TEXT SECTION —
=-=-=-=-=

In the following, we analyze the intensity distribution I_F of the excitation beam within the focal volume (see Fig. 2 inset (I)) by investigating the fields above and below the glass-PVA interface (z=z_int):

E (x, y, z) = E_{t} (x, y, z) z > z_{int}

E (x, y, z) = E_{f} (x, y, z) + E_{r} (x, y, z) z \leq z_{int}

I_{F} \propto {∣ E ∣}^{2},

E _f, E _r and E _t are the focused, reflected and transmitted fields at the glass-PVA interface, respectively. Note, that z_int is the position of the interface on the optical axis (black dashed line through Fig. 2 inset (I) (g)-(i)). In Fig. 2 inset (I), the calculated intensity profiles of a LPGM, an APDM and a RPDM focused by a high numerical aperture objective (NA=1.25) onto the glass-PVA interface are shown together with the experimental coordinate system. Note that the intensity profile has rotational symmetry with respect to the z axis for the APDM and the RPDM whereas it is elongated on the polarization axis for the LPGM. The effect of the interference between E _f and E _r (for z ≤ z_int) can be clearly noticed only in the case of LPGM.

=-=-=-=-=

DATA SECTION —
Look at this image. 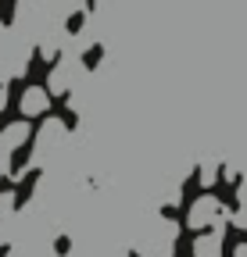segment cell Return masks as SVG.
<instances>
[{
    "label": "cell",
    "instance_id": "cell-5",
    "mask_svg": "<svg viewBox=\"0 0 247 257\" xmlns=\"http://www.w3.org/2000/svg\"><path fill=\"white\" fill-rule=\"evenodd\" d=\"M215 179H219V165H204L201 168V186H215Z\"/></svg>",
    "mask_w": 247,
    "mask_h": 257
},
{
    "label": "cell",
    "instance_id": "cell-7",
    "mask_svg": "<svg viewBox=\"0 0 247 257\" xmlns=\"http://www.w3.org/2000/svg\"><path fill=\"white\" fill-rule=\"evenodd\" d=\"M4 104H8V86H0V111H4Z\"/></svg>",
    "mask_w": 247,
    "mask_h": 257
},
{
    "label": "cell",
    "instance_id": "cell-1",
    "mask_svg": "<svg viewBox=\"0 0 247 257\" xmlns=\"http://www.w3.org/2000/svg\"><path fill=\"white\" fill-rule=\"evenodd\" d=\"M226 225V207L219 197H211V193H204V197H197L187 211V229H222Z\"/></svg>",
    "mask_w": 247,
    "mask_h": 257
},
{
    "label": "cell",
    "instance_id": "cell-6",
    "mask_svg": "<svg viewBox=\"0 0 247 257\" xmlns=\"http://www.w3.org/2000/svg\"><path fill=\"white\" fill-rule=\"evenodd\" d=\"M233 257H247V239H243V243H236V246H233Z\"/></svg>",
    "mask_w": 247,
    "mask_h": 257
},
{
    "label": "cell",
    "instance_id": "cell-2",
    "mask_svg": "<svg viewBox=\"0 0 247 257\" xmlns=\"http://www.w3.org/2000/svg\"><path fill=\"white\" fill-rule=\"evenodd\" d=\"M176 232H179V225H176V221H161L158 229H154V243L143 246V257H172Z\"/></svg>",
    "mask_w": 247,
    "mask_h": 257
},
{
    "label": "cell",
    "instance_id": "cell-3",
    "mask_svg": "<svg viewBox=\"0 0 247 257\" xmlns=\"http://www.w3.org/2000/svg\"><path fill=\"white\" fill-rule=\"evenodd\" d=\"M18 111H22V118H40V114H47V111H50V93H47L43 86H29V89L22 93V100H18Z\"/></svg>",
    "mask_w": 247,
    "mask_h": 257
},
{
    "label": "cell",
    "instance_id": "cell-4",
    "mask_svg": "<svg viewBox=\"0 0 247 257\" xmlns=\"http://www.w3.org/2000/svg\"><path fill=\"white\" fill-rule=\"evenodd\" d=\"M222 236L226 229H211L194 236V257H222Z\"/></svg>",
    "mask_w": 247,
    "mask_h": 257
}]
</instances>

=-=-=-=-=

REQUIRED WORK —
1. Please copy the passage on focal intensity at the glass-PVA interface word for word, from "E _f, E _r and" to "case of LPGM.".
2. Carry the passage on focal intensity at the glass-PVA interface forward from its last sentence.

EXERCISE RESPONSES —
1.
E _f, E _r and E _t are the focused, reflected and transmitted fields at the glass-PVA interface, respectively. Note, that z_int is the position of the interface on the optical axis (black dashed line through Fig. 2 inset (I) (g)-(i)). In Fig. 2 inset (I), the calculated intensity profiles of a LPGM, an APDM and a RPDM focused by a high numerical aperture objective (NA=1.25) onto the glass-PVA interface are shown together with the experimental coordinate system. Note that the intensity profile has rotational symmetry with respect to the z axis for the APDM and the RPDM whereas it is elongated on the polarization axis for the LPGM. The effect of the interference between E _f and E _r (for z ≤ z_int) can be clearly noticed only in the case of LPGM.

2.
The signal detected by the APD (I_APD) results from the superposition of the excitation light reflected at the interface E _r and the field scattered by the nanoparticle E _s:

I_{APD} \propto {∣ E_{r} + E_{s} ∣}^{2} = {∣ E_{r} ∣}^{2} + {∣ E_{s} ∣}^{2} + 2 ∣ E_{s} ∣ ∣ E_{r} ∣ \cos ϕ

The first term on the right-hand of Equation 4 is proportional to the square of the reflected field and represents the background intensity. The second term indicates the pure scattering signal. The third term results from the interference of the reflected and the scattered field at the interface and depends sensitively on their relative phase ϕ. In the case of nanoparticles having dimensions in the order of a few tens of nanometers the pure scattering signal can be neglected. The Mie theory indicates that E _s is proportional to both the excitation field and the particle’s volume V [31]. Therefore, the pure scattering signal that scales as V ² is more than one order of magnitude weaker compared to the interference term that is proportional to V and to E _r.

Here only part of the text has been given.